Human beings operate on trust. No other species trusts at anywhere near the scale we do. Society would collapse without trust; indeed, society would have never formed without it. We trust continually, throughout our days, without even a second thought. And it’s not as if we have any choice. We trust the food in our supermarkets not to make us sick. We trust the people we pass on the street not to attack us. We trust banks not to steal our money. We trust other drivers not to hit us. Of course, as you read this you’re thinking about caveats and exceptions, but the reason you’re thinking about them is that they’re so rare. Unless you’re living in a lawless part of the planet, every day you’re blindly trusting millions of people, organizations, and institutions. That we hardly think about it is testament to how well the system actually works.
Think about your computer and all of the companies you are forced to trust, simply by using it. You trust the designers and manufacturers of the chips inside it, and the company that assembled it. In fact, you trust the entire supply chain, from the manufacturer to the company that sold it to you. You trust the company that wrote your operating system—likely Microsoft or Apple—and the companies that wrote the software you’re using. That includes applications like your browser and word processor, and security software like your antivirus program. You trust the Internet services you’re using: your e-mail provider, your social networking platforms, and any cloud services handling your data. You trust your Internet service provider, and the companies that designed, built, and installed your home router. There are easily dozens of companies you have no choice but to trust, along with the governments of the countries those companies are from. Any one of them has the capability to subvert your security and take advantage of you. Any one of them can have insecure processes that allow others to do the same.
You trust all of those entities because you have to, not because you think any of them are trustworthy. On the Internet, the universe of trustworthy actors is shrinking considerably. A 2017 survey illustrated that 70% of Americans believe it is at least somewhat likely that their phone calls and e-mails are being monitored by the government. People all over the world mistrust the NSA and the US in general.

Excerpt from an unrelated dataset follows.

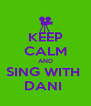 KEEP CALM AND SING WITH  DANI  - Personalised Poster A4 size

That 2016 Obama cybersecurity report I talked about in Chapter 10 put it this way:
The success of the digital economy ultimately relies on individuals and organizations trusting computing technology and trusting the organizations that provide products and services that collect and retain data. That trust is less sturdy than it was several years ago because of incidents and successful breaches that have given rise to fears that corporate and personal data are being compromised and misused. Concern is increasing, too, about the ability of information systems to prevent data from being manipulated; the 2016 US election heightened public awareness of that issue. In most cases, data manipulation is a more dangerous threat than data theft.
Right now, this mistrust isn’t too great. We’re still mostly able to ignore the risks and trust those governments and companies—or, at least, act like we do—because we don’t have much choice. We pretend that our Facebook feed is filled with posts from friends, not paid advertisements insinuated into our personal communications. We pretend that our search engines aren’t being manipulated by algorithms surreptitiously promoting commercial products. We pretend that the companies entrusted with our data aren’t using that data against our interests. We accept all of this because we really have no choice. We ignore all the secrecy because secrecy breeds suspicion.

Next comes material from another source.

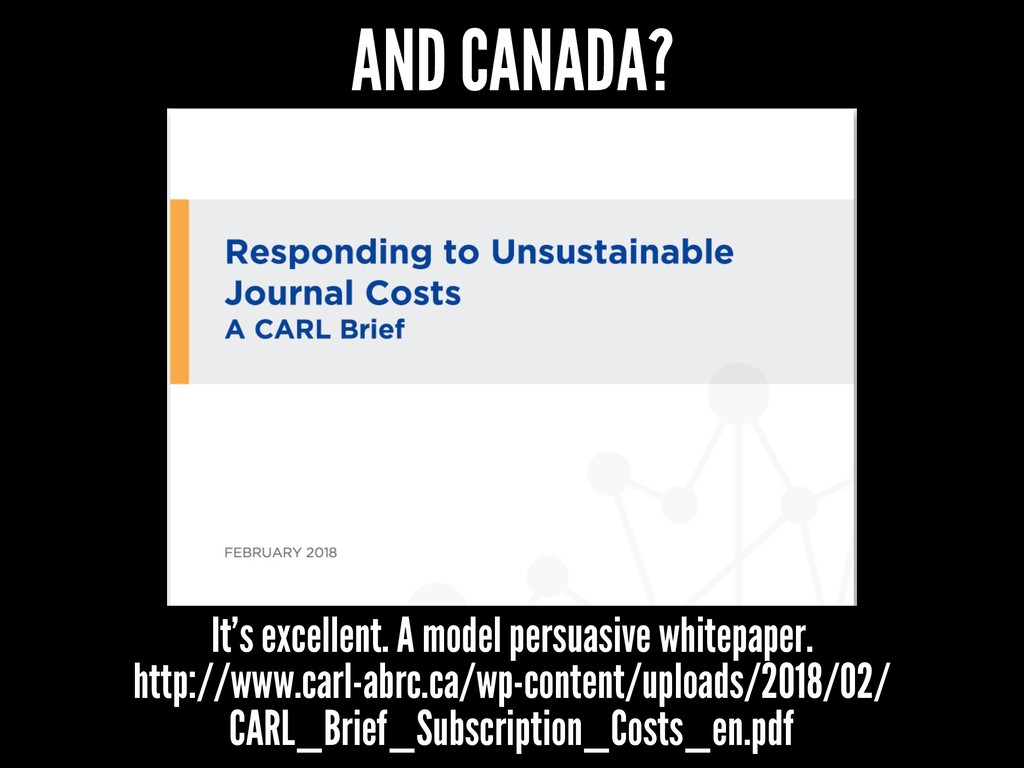 AND CANADA? It's excellent. A model persuasive ...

So far, that’s worked. We use our computers and phones. We store our data in the cloud. We have private conversations on Facebook and email. We buy things over the Internet. We buy and use Internet-connected things. And we don’t think about it too much.
That could flip at any time. And if it does, it’s going to be bad. The ill effects from living in a low-trust society are considerable. Economies suffer. People suffer. Everything suffers.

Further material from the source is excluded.